As my son grew, he gradually decided that it was thoroughly uncool to shop in a thrift store. This became a source of great contention between us. One day, when he was 11, we were excavating our way through a dense rack of children's duds when a still-crisp Levi's jacket billowed forth.

"This is beautiful!" I exclaimed as I swept the thing from its hanger. "And just your size!"

My son crossed his arms. "I hate denim," he declared.

My heart sank. This was a $50 jacket selling for - gulp - $2.95.

"Alyosha," I said as I bundled the thing up. "Whether you wear it or not, I'm buying this because it's a shame not to."

He never wore the jacket, and to this day it sits in my 15-year-old's closet as a token of what might have been.

Thus began a downward slide that I was powerless to stem. It really hit home the day my son diverted me to the nearest designer clothing store, pointing out a pair of sweat pants that was his heart's desire of the moment.

I stared forlornly at the garment, agonizing over an outlay of $30 when I knew the exact same thing - sans Gap label - could be had in the musty confines of our thrift store for a buck fifty.
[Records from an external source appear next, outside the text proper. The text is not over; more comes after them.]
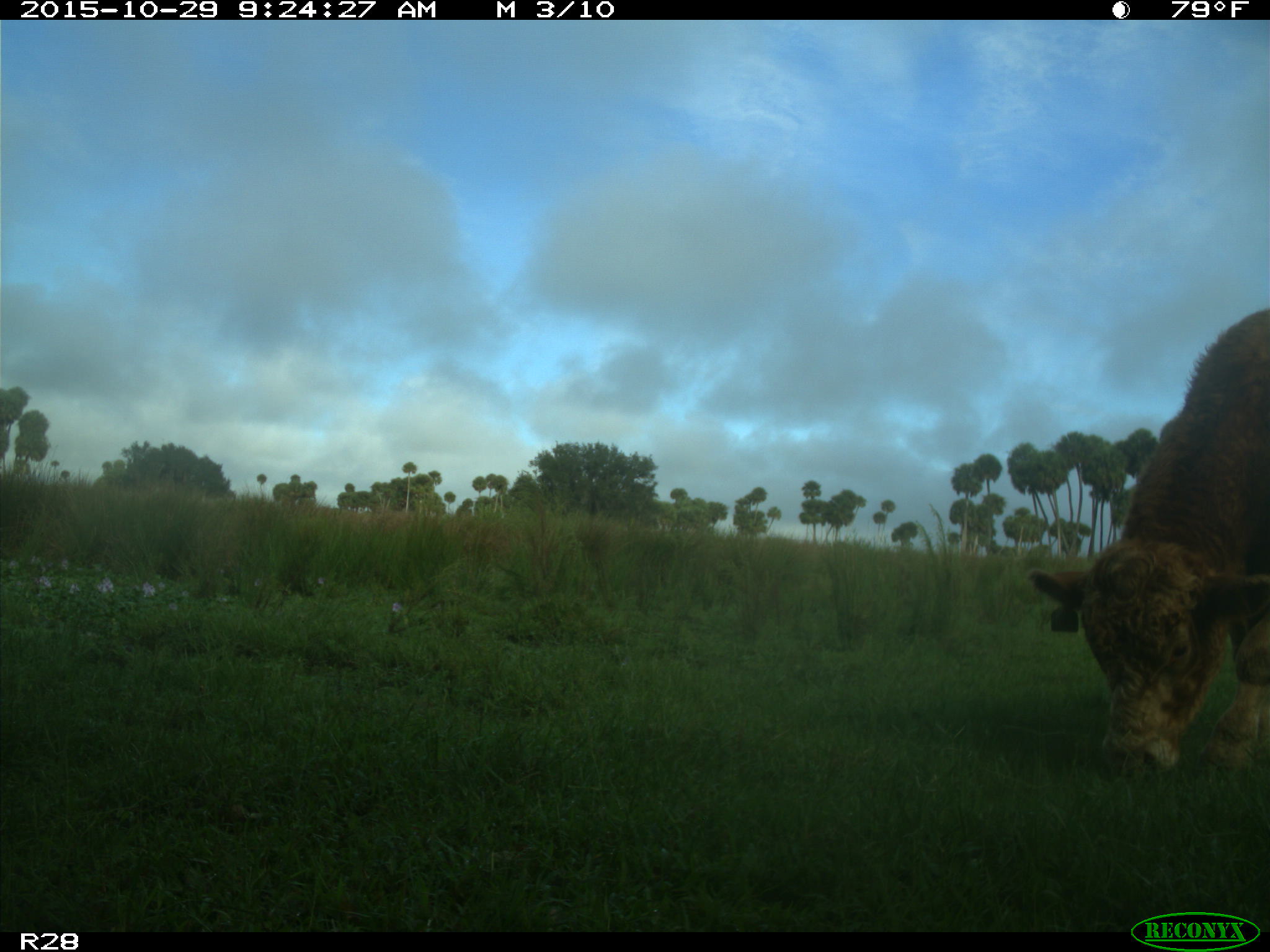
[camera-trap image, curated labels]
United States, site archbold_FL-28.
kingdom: Animalia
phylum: Chordata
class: Mammalia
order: Artiodactyla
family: Bovidae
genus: Bos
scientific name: Bos taurus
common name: domestic cow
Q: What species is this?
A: Bos taurus (domestic cow).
My son got the sweats - as a Christmas gift - but I sensed that an era of thrift-shop togetherness was swiftly coming to an end.

By way of compensation, the more my son yearned for designer clothing the more I frequented the thrift shop. One day I bought a collared shirt, a windbreaker, and a pair of cords there.

When Alyosha arrived home from school I was arrayed in my newly acquired second-hand finery.

"Look!" I announced as I struck a pose worthy of Calvin Klein. "Shirt, pants, and jacket - all for five bucks!"

He looked me over. "Dad," he said, "my friends were talking today, and they think you're cool."

"Oh, Alyosha," I melted, touched by his willingness to convey what must have been a difficult message. Then came his coda: "But that's because they don't know."

There ensued a period of two or three years when my son wouldn't go to the thrift shop with me.

Nevertheless, I'd go there on Saturday mornings to elbow among the other hoi polloi looking for a bargain. As for my son's clothing, I largely relied on relatives and special occasions to grace his more sophisticated sartorial tastes.

But it also began to dawn upon me that my enthusiasm for the thrift shop had a down side, in that it was making a sort of thrift-shop chauvinist pig out of me: I was unwilling to consider that others - namely, my son - might be responding to their own perceptions of what looked good and where it should come from.

I caught this insight just about the time Alyosha was beginning high school - where fitting in and looking good are of paramount importance. And so, one day, I did the thing I thought I'd never do.

"Alyosha," I offered out of the blue, "let's go to the mall and see if there' s anything you need in the way of clothing."

My son's eyes flew open. "You' re kidding," he said.

I looked at his wrinkled Gap shirt, at his American Eagle jeans barely clinging to his hips, the cuffs shredded underfoot.

Swallowing hard, I confirmed the offer.

We bought a sweatshirt and sneakers that day, and the pain of buying new clothing was not as acute as I had anticipated. But there was also a payback, one that I couldn't have foreseen. On the way home Alyosha asked if we could go to the thrift store.

"My boy!" I exclaimed while managing to keep both hands on the steering wheel.

"I mean," he said, "there's no reason we can' t go there sometimes."

This, then, was his way of saying thanks, and showing me that a small investment of understanding can often yield a healthy return of compromise.